**TASK TO CARRY OUT**
Reproduce the following listing verbatim, line by line, with nothing altered, added, or left out.

**PROVIDED DATA**
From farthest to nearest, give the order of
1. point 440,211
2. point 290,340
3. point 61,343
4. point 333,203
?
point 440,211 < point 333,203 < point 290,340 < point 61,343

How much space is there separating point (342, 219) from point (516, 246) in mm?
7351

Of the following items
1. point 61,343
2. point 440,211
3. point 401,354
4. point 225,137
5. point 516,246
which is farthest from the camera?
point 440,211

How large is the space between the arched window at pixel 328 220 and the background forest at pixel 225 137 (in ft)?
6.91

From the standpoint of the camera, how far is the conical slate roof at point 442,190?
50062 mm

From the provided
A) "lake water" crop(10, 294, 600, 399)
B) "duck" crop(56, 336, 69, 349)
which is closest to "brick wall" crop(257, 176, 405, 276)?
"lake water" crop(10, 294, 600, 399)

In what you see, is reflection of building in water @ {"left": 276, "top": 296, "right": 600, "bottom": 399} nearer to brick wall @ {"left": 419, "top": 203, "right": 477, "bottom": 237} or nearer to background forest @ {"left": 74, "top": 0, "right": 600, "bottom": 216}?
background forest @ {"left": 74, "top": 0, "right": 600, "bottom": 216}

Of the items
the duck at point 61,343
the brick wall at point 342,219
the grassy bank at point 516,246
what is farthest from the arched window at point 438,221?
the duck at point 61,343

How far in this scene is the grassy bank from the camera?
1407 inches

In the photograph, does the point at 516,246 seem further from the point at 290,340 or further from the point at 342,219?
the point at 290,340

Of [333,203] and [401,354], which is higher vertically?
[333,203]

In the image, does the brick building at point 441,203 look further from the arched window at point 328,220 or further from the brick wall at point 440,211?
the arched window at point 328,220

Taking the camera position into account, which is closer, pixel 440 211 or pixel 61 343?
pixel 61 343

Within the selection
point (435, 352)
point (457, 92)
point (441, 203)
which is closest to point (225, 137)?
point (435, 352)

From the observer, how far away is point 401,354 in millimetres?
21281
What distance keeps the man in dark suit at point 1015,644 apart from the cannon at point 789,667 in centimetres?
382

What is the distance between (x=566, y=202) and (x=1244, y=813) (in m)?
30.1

**PROBLEM SOLUTION**
From farthest to nearest, give the order of
1. point 440,211
2. point 290,340
3. point 61,343
4. point 333,203
?
point 440,211 < point 333,203 < point 290,340 < point 61,343

How much space is there separating point (342, 219) from point (516, 246) in mm?
7351

Of the following items
1. point 61,343
2. point 440,211
3. point 401,354
4. point 225,137
5. point 516,246
which is farthest from the camera?
point 440,211

How large is the space between the arched window at pixel 328 220 and the background forest at pixel 225 137 (in ft)?
6.91

From the standpoint of the camera, how far is the conical slate roof at point 442,190?
50062 mm

From the provided
A) "lake water" crop(10, 294, 600, 399)
B) "duck" crop(56, 336, 69, 349)
which is closest to "brick wall" crop(257, 176, 405, 276)?
"lake water" crop(10, 294, 600, 399)

In what you see, is reflection of building in water @ {"left": 276, "top": 296, "right": 600, "bottom": 399} nearer to brick wall @ {"left": 419, "top": 203, "right": 477, "bottom": 237} or nearer to background forest @ {"left": 74, "top": 0, "right": 600, "bottom": 216}?
background forest @ {"left": 74, "top": 0, "right": 600, "bottom": 216}

Of the items
the duck at point 61,343
the brick wall at point 342,219
the grassy bank at point 516,246
what is farthest from the arched window at point 438,221?
the duck at point 61,343

How far in this scene is the grassy bank from the camera?
1407 inches

In the photograph, does the point at 516,246 seem further from the point at 290,340 or further from the point at 342,219?
the point at 290,340

Of [333,203] and [401,354], which is higher vertically?
[333,203]

In the image, does the brick building at point 441,203 look further from the arched window at point 328,220 or further from the brick wall at point 440,211?
the arched window at point 328,220

Taking the camera position into account, which is closer, pixel 440 211 or pixel 61 343?
pixel 61 343

Within the selection
point (435, 352)
point (457, 92)
point (441, 203)
which is closest to point (225, 137)?
point (435, 352)

From the observer, how far away is point 401,354 in millimetres?
21281
What distance keeps the man in dark suit at point 1015,644 apart from the cannon at point 789,667 in centimetres?
382

What is the distance between (x=566, y=202) and (x=1244, y=813) (in m)?
30.1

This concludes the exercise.